Daniel Garcia Sanchez

Correlation of Oscillation of Polymer Electrolyte Membrane Fuel Cells at Low Cathode Humidification with Nanoscale Membrane Properties

Oscillatory fluctuations of a single proton exchange membrane fuel cell appear upon operation with a dry cathode air supply and a fully humidified anode stream. Periodic transitions between a low and a high current operation point of the oscillating state were observed. The transition time of 20-25 s for the change from the low to the high operation is fast and does not depend on the operating parameters, while the downward transition depends strongly on the operating conditions. An insight into the transitions is obtained by current density distributions at distinct times indicating a propagating active area with defined boundaries. The observations are in agreement with assuming a liquid water reservoir at the anode with a downward transition period depending on the operation conditions. The high current operation possesses a high electro-osmotic drag and a high permeation rate (corresponding to liquid-vapor permeation) leading to a large water flux to the cathode. Subsequently, the liquid reservoir at the anode is consumed leading to an anode drying.
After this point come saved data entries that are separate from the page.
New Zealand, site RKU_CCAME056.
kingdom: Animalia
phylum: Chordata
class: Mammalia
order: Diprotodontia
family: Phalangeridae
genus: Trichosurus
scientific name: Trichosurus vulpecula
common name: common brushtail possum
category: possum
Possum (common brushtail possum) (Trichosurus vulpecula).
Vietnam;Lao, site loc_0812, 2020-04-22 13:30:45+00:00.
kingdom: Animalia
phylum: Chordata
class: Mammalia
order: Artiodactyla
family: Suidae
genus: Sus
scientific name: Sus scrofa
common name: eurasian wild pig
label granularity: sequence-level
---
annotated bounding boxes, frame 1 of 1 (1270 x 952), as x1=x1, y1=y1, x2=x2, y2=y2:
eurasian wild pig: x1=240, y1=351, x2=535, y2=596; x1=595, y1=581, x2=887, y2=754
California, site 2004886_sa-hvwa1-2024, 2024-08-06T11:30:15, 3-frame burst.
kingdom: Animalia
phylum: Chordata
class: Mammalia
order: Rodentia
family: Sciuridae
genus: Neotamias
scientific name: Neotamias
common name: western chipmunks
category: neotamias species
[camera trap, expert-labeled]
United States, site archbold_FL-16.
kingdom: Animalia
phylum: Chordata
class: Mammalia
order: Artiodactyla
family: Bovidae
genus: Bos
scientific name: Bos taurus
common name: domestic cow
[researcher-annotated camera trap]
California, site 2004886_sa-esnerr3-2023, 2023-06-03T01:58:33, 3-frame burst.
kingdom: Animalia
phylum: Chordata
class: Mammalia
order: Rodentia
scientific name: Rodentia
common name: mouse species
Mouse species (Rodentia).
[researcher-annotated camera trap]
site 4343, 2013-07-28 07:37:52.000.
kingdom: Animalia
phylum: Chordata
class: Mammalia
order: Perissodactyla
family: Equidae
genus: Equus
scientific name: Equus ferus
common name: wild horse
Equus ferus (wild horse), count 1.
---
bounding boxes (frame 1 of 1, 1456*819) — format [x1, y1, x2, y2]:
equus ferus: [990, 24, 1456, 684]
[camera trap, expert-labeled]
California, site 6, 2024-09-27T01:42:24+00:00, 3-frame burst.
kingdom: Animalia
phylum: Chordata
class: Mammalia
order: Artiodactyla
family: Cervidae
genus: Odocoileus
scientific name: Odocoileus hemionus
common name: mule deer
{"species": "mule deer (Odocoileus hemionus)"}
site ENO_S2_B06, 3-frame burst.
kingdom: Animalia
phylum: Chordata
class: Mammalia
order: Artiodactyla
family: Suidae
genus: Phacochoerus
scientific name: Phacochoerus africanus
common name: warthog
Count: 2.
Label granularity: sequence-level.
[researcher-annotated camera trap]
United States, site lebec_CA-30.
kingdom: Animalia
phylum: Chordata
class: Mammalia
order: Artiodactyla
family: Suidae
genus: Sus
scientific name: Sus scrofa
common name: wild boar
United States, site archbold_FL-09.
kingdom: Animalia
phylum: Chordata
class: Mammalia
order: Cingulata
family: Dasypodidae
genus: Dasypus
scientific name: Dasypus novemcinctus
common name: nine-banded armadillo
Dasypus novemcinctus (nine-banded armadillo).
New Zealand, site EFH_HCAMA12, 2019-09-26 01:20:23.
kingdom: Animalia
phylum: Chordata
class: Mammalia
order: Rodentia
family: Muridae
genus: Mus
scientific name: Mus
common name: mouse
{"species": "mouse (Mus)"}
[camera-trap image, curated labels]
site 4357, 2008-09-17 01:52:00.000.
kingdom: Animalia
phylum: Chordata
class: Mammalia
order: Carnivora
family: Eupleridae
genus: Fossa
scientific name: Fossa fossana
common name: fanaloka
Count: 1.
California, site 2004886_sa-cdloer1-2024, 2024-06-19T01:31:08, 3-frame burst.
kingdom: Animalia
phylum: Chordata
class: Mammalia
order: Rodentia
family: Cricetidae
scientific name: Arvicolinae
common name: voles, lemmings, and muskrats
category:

The system establishes a new quasi-stable operation point associated with a low current, low electro-osmotic drag coefficient, and a low water permeation (corresponding to vapor-vapor permeation). When liquid water is formed at the anode interface after some time the fast transition to the high current operation occurs due also to a flooding effect leading to blockage of channels. Similar behavior is observed by conductive atomic force microscopy current images of the membrane showing a strong dependence of the ionic conductivity on the activation procedures with current flow and the need for liquid water. Oscillatory behavior has been found after the membrane is activated. The activation process could be followed by applying a voltage pulse. Specifically, activation with liquid water yields a high conductivity with currents larger by three orders of magnitude.